> > > Hmm, I see. The lazy fpu context switch code is not SMP safe.
> > > I see fishy things like "last_task_used_math" etc...
> > What, you mean "last_task_used_math" isn't allocated in a
> > processor-specific page of kseg3??? ;-)
> You must be talking about another OS, right? :-) I don't think
> Linux has processor-specific page, although this sounds like
> a good idea to explore.
It's gotta be done. I mean, the last I heard (which was a long
time ago) mips64 Linux was keeping the CPU node number in
a watchpoint register (or something equally unwholesome) and
using that value as an index into tables. Sticking all the per-CPU
state in a kseg3 VM page which is allocated and locked at boot
time would be much cleaner and on the average probably quite
a bit faster (definitely faster in the kernel but to be fair one has
to factor in the increase in TLB pressure from the locked entry).

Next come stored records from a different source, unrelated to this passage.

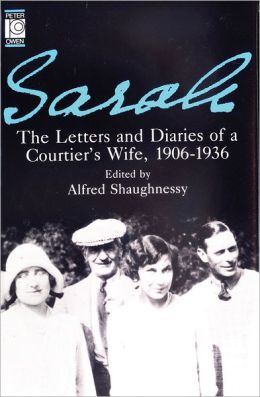 Sarah: Letters and Diaries of A Courtier's Wife 1906-1936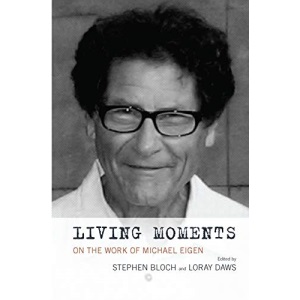 Living Moments: On the Work of Michael Eigen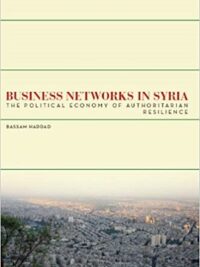Business Networks in Syria : The Political Economy of Authoritarian Resilience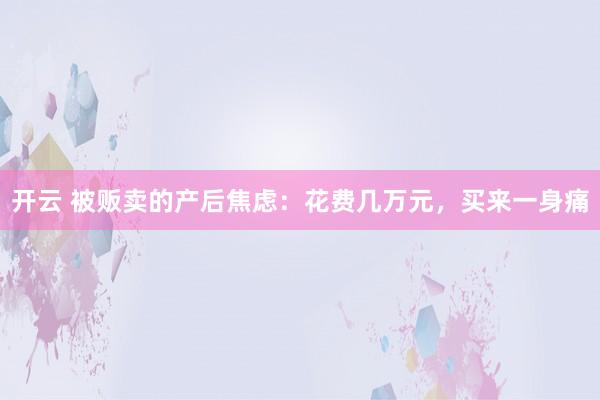 开云 被贩卖的产后焦虑:花费几万元,买来一身痛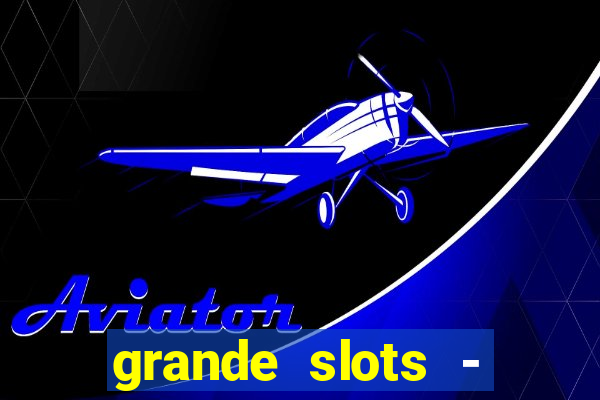 grande slots - jackpot louco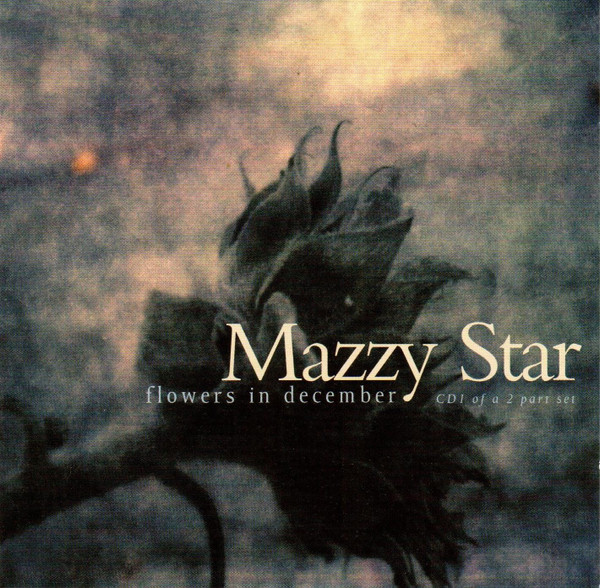 Mazzy Star - Flowers In December (CD, Single, CD1)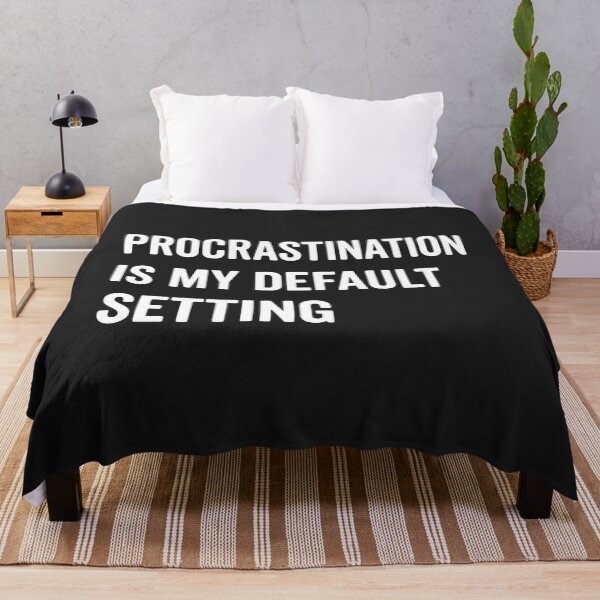 Item preview, Procrastination is My Default Setting, Funny Lazy Humor Sarcastic Productivity Quote  designed and sold by Fliflat.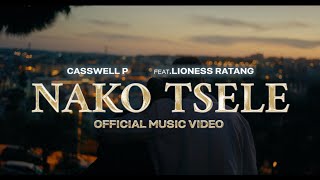 Casswell P  Nako Tsele FeatLioness Ratang Official Music Video [upl. by Gnof]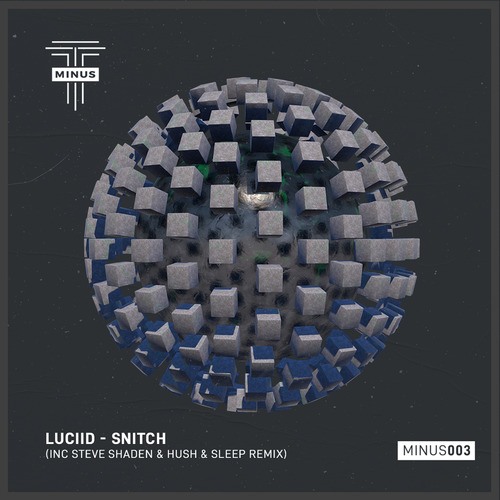 Luciid, Steve Shaden, Hush & Sleep-Snitch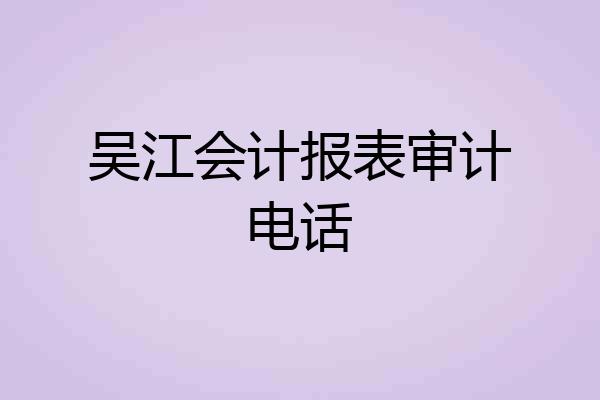 吴江会计报表审计电话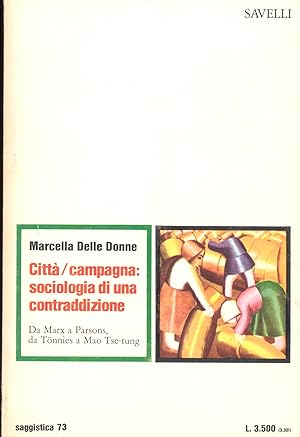 Immagine del venditore per Citt/campagna: sociologia di una contraddizione venduto da Studio Bibliografico Marini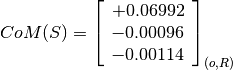 CoM(S) = \left[
         \begin{array}{c}
           +0.06992 \\
           -0.00096 \\
           -0.00114
         \end{array}
         \right]_{(o, R)}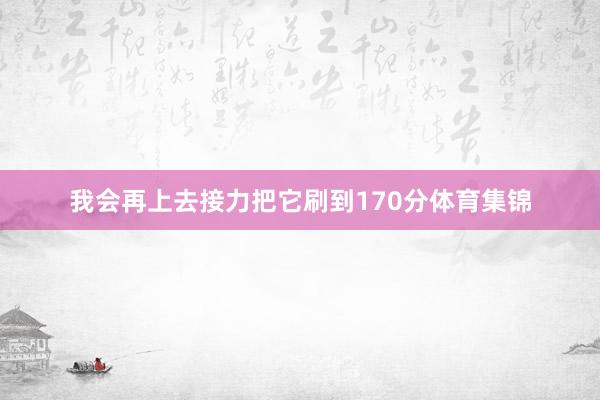 我会再上去接力把它刷到170分体育集锦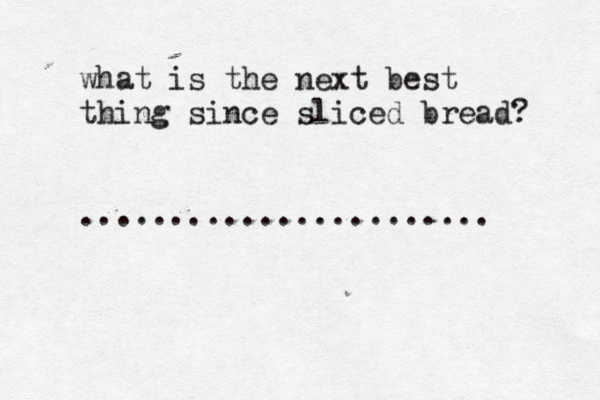 what is the next best thing since sliced bread? .......................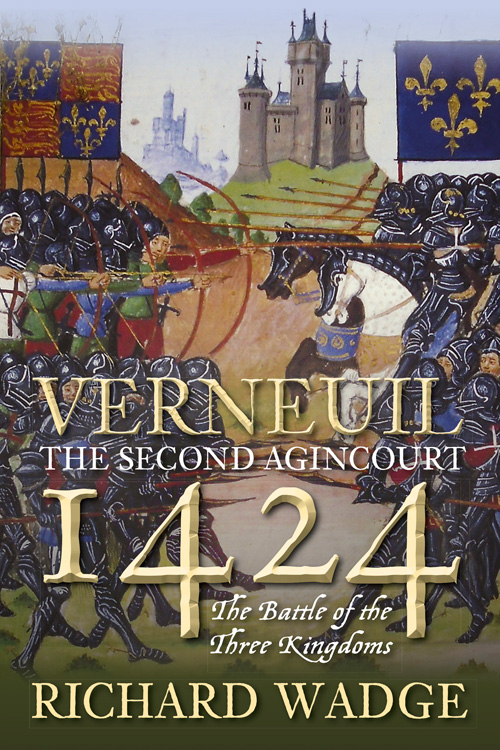 Verneuil The Second Agincourt 1424 The Battle Of The Three Kingdoms Richard Wadge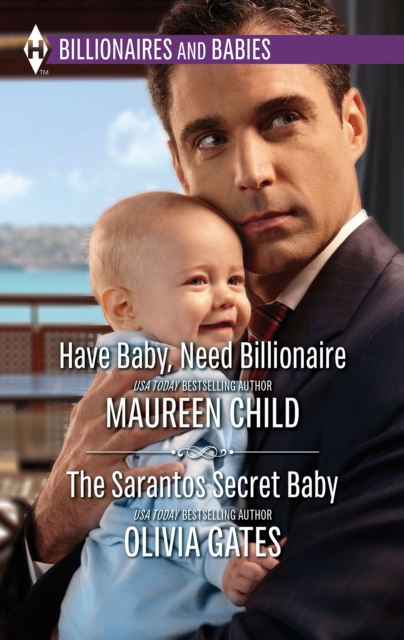 Have Baby, Need Billionaire & The Sarantos Secret Baby : Have Baby, Need Billionaire / the Sarantos Secret Baby, EPUB eBook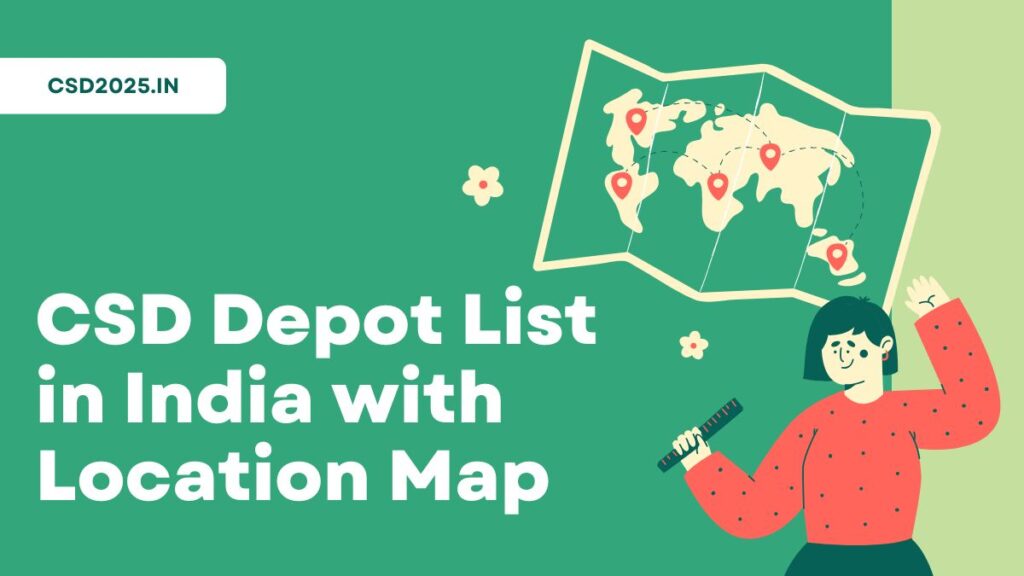 CSD Depot List in India with Location Map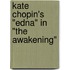Kate Chopin's "Edna" in "The Awakening"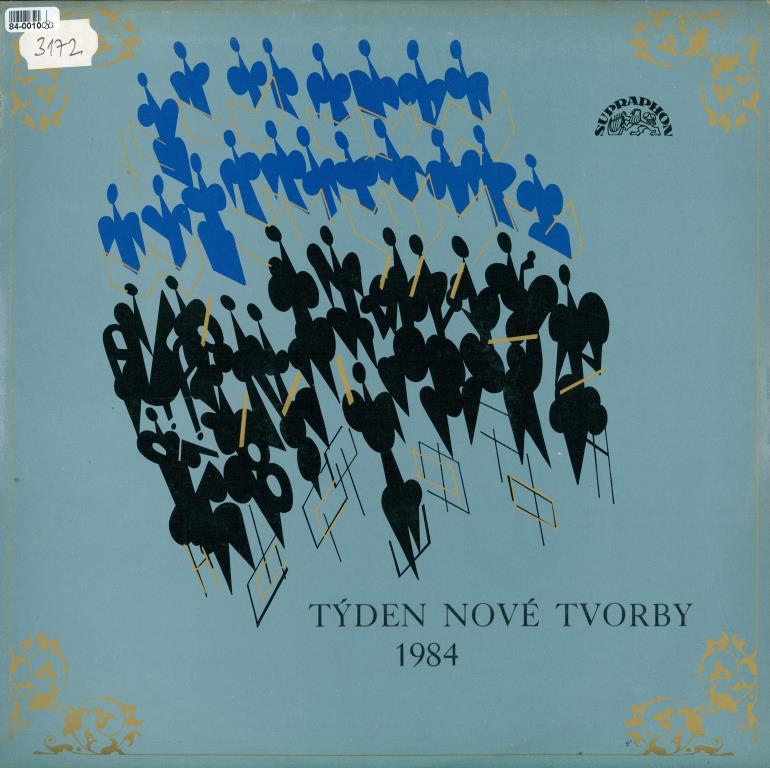 Týden nové tvorby 1984 - Kovaříček, Šauer, Matys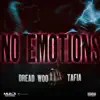 No Emotions (feat. Tafia) - Single album lyrics, reviews, download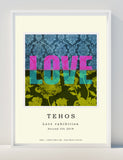 Tehos - Poster d'artiste - affiche d'exposition - Love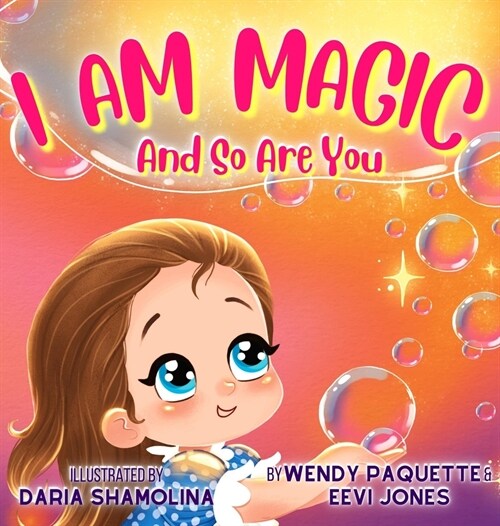 I Am Magic: And So Are You (Hardcover)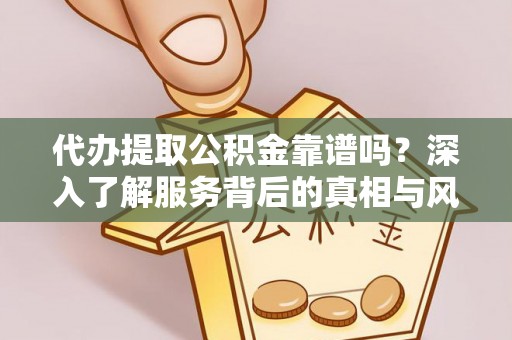 暖暖代办提取公积金靠谱吗？深入了解服务背后的真相与风险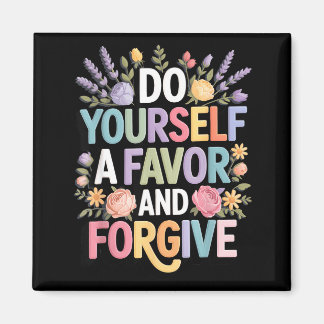 Women Yourself Favor Forgive Inspirational Magnet
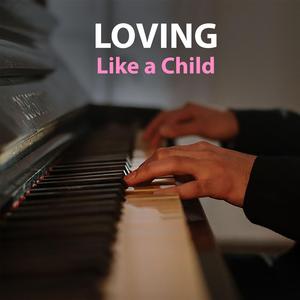 loving like a child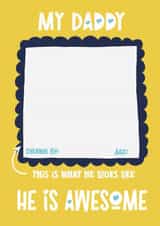 Heartfelt Fathers Day Card - My Awesome Daddy - Draw A Picture Keepsake created by Giddy Kipper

But getting back to the original topic, there's another fun bug
waiting for us in MIPS/Linux SMP floating point that can't
be fixed as easly with VM slight-of-hand. Consider processes
"A" and "B", where A uses FP and B does not: A gets scheduled
on CPU 1, runs for a while, gets preempted, and B gets CPU 1.
CPU 2 gets freed, so A gets scheduled on CPU 2. Unfortunately,
A's FP state is still in the FP register set of CPU 1. The lazy FPU
context switch either needs to be turned off (bleah!) or be fixed
for SMP to handle the case where the "owner" of the FPR's
on one CPU gets scheduled on another.
The brute force would be somehow to send an interrupt to the CPU
with the FP state that will cause it to cough it up into the thread context
area. One alternative would be to give strict CPU affinity to the thread
that has it's FP state on a particular CPU. That could complicate load
balancing, but might not really be too bad. At most one thread per CPU
will be non-migratable at a given point in time. In the above scenario,
"A" could never migrate off of CPU 1, but "B" could, and would
presumably be picked up by an idle CPU 2 as soon as it's time slice
is up on CPU 1. That will be less efficient than doing an "FPU shootdown"
in some cases, but it should also be more portable and easier
to get right.
Does this come up in x86-land? The FPU state is much smaller
there, so lazy context switching is presumably less important.